I am looking to create a system which has to be able to sustain and persist approx. 1000 events per second from Phoenix channels, and compute statistics of the events over different time windows for an IoT project I’m doing.
The system for example given a bunch of temperature sensors scattered around a room would over windows of 1 minute, 1 hour, 6 hours, and per day compute the minimum mean temperatures, maximum mean temperatures, and opening/closing mean temperatures of the time windows and be able to report them to a web dashboard in real-time as events come by.
The statistics reported cannot be approximate (so techniques like average moving windows/rolling windows cannot be used for these aggregated statistics).
The events right now are aggregated onto a Postgres table, and I was thinking upon receiving the event I could recompute the means/mins/openings/closings using a Postgres aggregation query, though that would obviously be very tasking on the system as this aggregation query would have to go through all events thousands of times a second.
Another method I was thinking of was keeping a running count of the number of events (total count), and having a counter accumulating the temperature values over time on a separate Postgres table (to then compute the mean).

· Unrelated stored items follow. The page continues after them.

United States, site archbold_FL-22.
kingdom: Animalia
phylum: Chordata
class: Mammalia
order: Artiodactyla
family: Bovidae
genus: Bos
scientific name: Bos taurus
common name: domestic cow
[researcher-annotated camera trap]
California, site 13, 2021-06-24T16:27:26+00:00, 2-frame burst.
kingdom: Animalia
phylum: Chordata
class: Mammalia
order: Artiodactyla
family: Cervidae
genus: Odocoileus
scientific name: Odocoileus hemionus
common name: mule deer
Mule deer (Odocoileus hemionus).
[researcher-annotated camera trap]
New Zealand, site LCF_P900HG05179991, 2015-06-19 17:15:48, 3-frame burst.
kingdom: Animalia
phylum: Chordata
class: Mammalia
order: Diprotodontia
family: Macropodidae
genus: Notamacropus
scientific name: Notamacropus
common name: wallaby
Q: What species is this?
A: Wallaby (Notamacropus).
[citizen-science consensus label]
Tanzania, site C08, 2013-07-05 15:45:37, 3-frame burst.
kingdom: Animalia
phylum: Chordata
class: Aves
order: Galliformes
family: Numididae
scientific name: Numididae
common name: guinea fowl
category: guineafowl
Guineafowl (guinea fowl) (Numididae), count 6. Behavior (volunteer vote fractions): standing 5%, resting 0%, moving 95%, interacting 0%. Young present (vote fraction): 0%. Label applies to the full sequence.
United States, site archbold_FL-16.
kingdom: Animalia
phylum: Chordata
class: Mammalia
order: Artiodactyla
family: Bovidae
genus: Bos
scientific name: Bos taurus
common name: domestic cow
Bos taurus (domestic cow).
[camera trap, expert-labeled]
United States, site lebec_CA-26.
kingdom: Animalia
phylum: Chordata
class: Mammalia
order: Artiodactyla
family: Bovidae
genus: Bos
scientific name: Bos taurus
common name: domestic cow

I’m worried however that this accumulation would go past the data type limit after awhile and become a pain to handle in the database.
Timing accuracy and persistence if I were to do everything in memory (Redis, ETS) is also a major concern. I hopefully don’t want to touch a time-series database which holds continuous queries, though if anyone knows a very simple way to plug one in then I’d be very interested.
Anyone have ideas on how to architect such a system?